One of the things that I am really enjoying about The Space Pirates is that we've got Jack May in as General Hermack. May is often familiar for playing Simms the butler in Adam Adamant Lives!, a series that I've got a lot of love for (indeed, I watched an episode a few months ago during The Tenth Planet to see Patrick Troughton's last acting work before becoming the Doctor. How fitting that May should then turn up in Doctor Who so close to Troughton's departure!), and it's great to see him here. I also didn't realise until today that May was also the voice of Igor in Count Duckula, a series that I was only praising a few weeks ago during The Invasion! It's a small world, British telly, innit?

And I think that's one of the key things about this marathon for me. For man years, my interest in archive television only really stretched as far as Doctor Who. I'd make the occasional excursion into Green Acres, but in terms of British television, it was all about the TARDIS. When I watched an old episode of Doctor Who then, for the most part, the actors were only familiar to me from that story, and nothing else. In some ways, I rather liked that. I quite enjoyed the fact that all of the Doctors were simply the Doctor, for example. I didn't know them as anyone else (though it blew my mind when I realised that Partrick Troughton was the priest in The Omen).

Over the last few years, though, my tastes have changed and I've taken quite a liking to lots of archive telly. I'd say at least half of my shelf is made up of series made before the 1970s. It's meant that as we've gone along, there have been plenty of instances of people turning up in the series that I know better from somewhere else, and I've really enjoyed that. It's not simply confined to the actors, either. Verity Lambert was producer of the previously mentioned Adam Adamant Lives!. Sydney Newman was the creator of The Avengers. Many of the writers have turned up across a great many of these different programmes, and it's been fun to watch their style crop up in all these different formats.
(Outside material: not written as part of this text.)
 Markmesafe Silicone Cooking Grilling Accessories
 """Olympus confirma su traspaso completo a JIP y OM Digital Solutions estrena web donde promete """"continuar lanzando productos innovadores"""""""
In a little under two weeks, I'll be exploding into colour with Spearhead From Space, and moving onto the 1970s. It's an era of British TV than I'm far less familiar with. Of all the titles on my shelves only three were made in the 1970s - Whodunnit (hosted from Season Two by Jon Pertwee, so there is still at least one connection!), the 1970s volume of Coronation Street, and the Morcambe and Wise box set. I'm hoping to use the marathon as a chance to explore other television as I go along (though I'll probably not be keeping much of a track about it in this blog - you're here to read about my journey through Doctor Who, after all!), but I am going to miss being in an era which I have such a strong love for. It's been an interesting experience, and it's helped to make the marathon all the richer.